ABR: Auditory brainstem responses.

Sanger sequencing

After filtering against common SNPs reported by public databases, Sanger sequencing was used in all available members from family 686 to determine whether the potential mutation c. 2081G>A in TJP2 co-segregated with the disease phenotype in these individuals or not. Direct PCR products were sequenced using Bigdye terminator version 3.1 cycle sequencing kits (Applied Biosystems. Foster City, CA) and analyzed using ABI 3700XL Genetic Analyzer.

A total of 100 DNA samples from a panel of unaffected individuals from a Chinese background made up the control genomic DNA samples.
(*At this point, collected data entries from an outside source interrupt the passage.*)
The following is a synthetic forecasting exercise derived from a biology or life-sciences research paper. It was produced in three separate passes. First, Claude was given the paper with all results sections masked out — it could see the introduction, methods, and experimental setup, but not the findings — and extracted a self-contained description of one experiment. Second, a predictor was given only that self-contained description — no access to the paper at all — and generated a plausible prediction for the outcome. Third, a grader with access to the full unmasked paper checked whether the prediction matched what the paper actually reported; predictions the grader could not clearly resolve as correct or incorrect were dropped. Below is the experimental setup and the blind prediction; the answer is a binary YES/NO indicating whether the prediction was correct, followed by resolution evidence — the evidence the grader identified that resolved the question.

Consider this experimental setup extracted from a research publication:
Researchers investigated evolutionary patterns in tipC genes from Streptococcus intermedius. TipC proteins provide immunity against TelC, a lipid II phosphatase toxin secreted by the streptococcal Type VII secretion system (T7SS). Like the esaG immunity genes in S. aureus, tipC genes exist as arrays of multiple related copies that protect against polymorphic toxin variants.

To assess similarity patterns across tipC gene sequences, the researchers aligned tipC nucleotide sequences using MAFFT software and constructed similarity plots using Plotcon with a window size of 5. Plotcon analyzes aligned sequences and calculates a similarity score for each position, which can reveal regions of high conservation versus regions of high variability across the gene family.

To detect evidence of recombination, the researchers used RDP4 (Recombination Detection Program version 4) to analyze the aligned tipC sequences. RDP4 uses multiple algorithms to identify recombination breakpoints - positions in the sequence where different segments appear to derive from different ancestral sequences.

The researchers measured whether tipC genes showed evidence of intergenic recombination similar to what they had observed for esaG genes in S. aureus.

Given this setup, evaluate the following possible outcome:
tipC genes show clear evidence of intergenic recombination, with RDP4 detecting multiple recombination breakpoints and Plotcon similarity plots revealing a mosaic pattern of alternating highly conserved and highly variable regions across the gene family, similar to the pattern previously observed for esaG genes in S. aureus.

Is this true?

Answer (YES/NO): YES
BLAST was applied to compare the alignment of the TJP2 protein between different species.

RESULTS

Clinical description

A total of 21 members in the family 686, composed of 8 clinically affected and 13 unaffected individuals, were recruited in this study. Age of onset in the family ranged from 21 to 68 years old. Affected members showed a postlingual, symmetrical, and bilateral nonsyndromic sensorineural hearing loss. Most of the patients had relatively consistent audiograms, except for III7 and IV26, initially presenting at 2 kHz, 4 kHz, and 8 kHz. The hearing loss of these three frequencies declined rapidly in the first decade, with the thresholds worse than 40–50 dB HL. The audiograms were the downslope type. The hearing impairments then implicated the 1 kHz and the 0.25 kHz frequencies, and finally 0.5 kHz. The subsequent progression of hearing loss to a severe level at all frequencies at a later age was gradual in most cases. All patients had associated lofty-tone tinnitus, but no vestibular symptoms or signs were reported [Table 1 and Figure 2]. HRCT results of the temporal bone in some of the patients showed normal middle ears structure, including a normal vestibular aqueduct and internal auditory canal. None of the affected members had a history of exposure to aminoglycosides, noise, or other causes that may account for the hearing impairment.

Table 1

Summary of clinical data for hearing impaired members in family 686

Subject	Gender	Age of test (years)	Age of onset (years)	PTA (dB HL)*	Hearing impairment†	Audiogram	Tinnitus
III: 2	Female	72	68	Left: 57.50	Moderate	Downslope	Left: Durative
				Right: 66.25	Moderate	Downslope	Right: Durative
III: 4	Female	68	48	Left: 72.50	Severe	Downslope	Left: Durative
				Right: 93.75	Severe	Downslope	Right: Durative
III: 5	Male	62	55	Left: 90.00	Severe	Downslope	Left: Durative
				Right: 90.00	Severe	Downslope	Right: Durative
III: 7	Male	46	42	Left: 30.00	Mild	Irregular	Left: Occasional
				Right: 36.50	Mild	Irregular	Right: Occasional
IV: 4	Male	50	45	Left: 45.00	Moderate	Downslope	Left: Durative
				Right: 42.50	Moderate	Downslope	Right: Durative
IV: 13	Female	34	31	Left: 50.00	Moderate	Downslope	Left: Occasional
				Right: 52.50	Moderate	Downslope	Right: Occasional
IV: 22	Male	30	21	Left: 45.00	Moderate	Downslope	Left: Occasional
				Right: 40.00	Moderate	Downslope	Right: Occasional
IV: 26	Male	35	32	Left: 78.75	Severe	Flat	Left: Durative
				Right: 71.25	Severe	Flat	Right: Durative

*PTA: Pure-tone air-conduction averages (0.5, 1, 2 and 4 kHz) for the better-hearing ear of affected subjects in family 727; †Diagnosed at the time of test. The severity of hearing impairment was defined as mild (26–40 dB HL), moderate (41–55 dB HL), moderately severe (56–70 dB HL), severe (71–90 dB HL) and profound (>90 dB HL). HL: Hearing level.

Figure 2

Audiograms of both ears from affected subjects in family 686. Symbols “o” and “x” denote air conduction pure-tone thresholds at different frequencies in the right and left ear, respectively. dB: decibels; Hz: Hertz.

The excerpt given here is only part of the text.